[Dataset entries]
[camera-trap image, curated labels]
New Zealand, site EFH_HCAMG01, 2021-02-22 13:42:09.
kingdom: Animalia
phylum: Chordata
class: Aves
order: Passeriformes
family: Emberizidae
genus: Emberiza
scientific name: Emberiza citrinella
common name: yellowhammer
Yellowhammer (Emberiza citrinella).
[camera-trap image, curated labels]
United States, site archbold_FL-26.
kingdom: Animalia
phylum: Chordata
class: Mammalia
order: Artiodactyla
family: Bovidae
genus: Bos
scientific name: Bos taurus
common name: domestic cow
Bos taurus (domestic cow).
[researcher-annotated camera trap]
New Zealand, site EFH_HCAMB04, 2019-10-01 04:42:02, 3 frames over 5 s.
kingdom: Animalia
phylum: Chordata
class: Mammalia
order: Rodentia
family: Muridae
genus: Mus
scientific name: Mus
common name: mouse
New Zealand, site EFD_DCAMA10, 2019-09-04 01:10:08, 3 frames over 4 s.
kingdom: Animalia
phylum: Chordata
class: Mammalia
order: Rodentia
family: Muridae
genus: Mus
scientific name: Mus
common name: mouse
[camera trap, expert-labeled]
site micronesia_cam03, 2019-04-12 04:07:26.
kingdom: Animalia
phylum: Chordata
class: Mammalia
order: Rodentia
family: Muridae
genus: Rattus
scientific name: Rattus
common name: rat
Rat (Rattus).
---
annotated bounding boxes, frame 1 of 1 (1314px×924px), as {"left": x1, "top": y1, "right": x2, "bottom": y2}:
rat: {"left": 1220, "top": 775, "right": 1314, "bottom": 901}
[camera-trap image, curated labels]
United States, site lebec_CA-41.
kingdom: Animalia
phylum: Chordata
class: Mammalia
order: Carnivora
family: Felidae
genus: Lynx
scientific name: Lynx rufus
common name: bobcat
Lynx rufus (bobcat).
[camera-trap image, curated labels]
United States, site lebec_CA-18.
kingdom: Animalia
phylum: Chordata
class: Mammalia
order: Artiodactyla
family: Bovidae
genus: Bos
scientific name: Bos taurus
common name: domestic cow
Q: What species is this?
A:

* Exercise objective
Please output the line that contains "New Zealand, site EFD_DCAMA10, 2019-09-04" and every line after it in the entries above, exactly, and nothing more.

* Response area
New Zealand, site EFD_DCAMA10, 2019-09-04 01:10:08, 3 frames over 4 s.
kingdom: Animalia
phylum: Chordata
class: Mammalia
order: Rodentia
family: Muridae
genus: Mus
scientific name: Mus
common name: mouse
[camera trap, expert-labeled]
site micronesia_cam03, 2019-04-12 04:07:26.
kingdom: Animalia
phylum: Chordata
class: Mammalia
order: Rodentia
family: Muridae
genus: Rattus
scientific name: Rattus
common name: rat
Rat (Rattus).
---
annotated bounding boxes, frame 1 of 1 (1314px×924px), as {"left": x1, "top": y1, "right": x2, "bottom": y2}:
rat: {"left": 1220, "top": 775, "right": 1314, "bottom": 901}
[camera-trap image, curated labels]
United States, site lebec_CA-41.
kingdom: Animalia
phylum: Chordata
class: Mammalia
order: Carnivora
family: Felidae
genus: Lynx
scientific name: Lynx rufus
common name: bobcat
Lynx rufus (bobcat).
[camera-trap image, curated labels]
United States, site lebec_CA-18.
kingdom: Animalia
phylum: Chordata
class: Mammalia
order: Artiodactyla
family: Bovidae
genus: Bos
scientific name: Bos taurus
common name: domestic cow
Q: What species is this?
A:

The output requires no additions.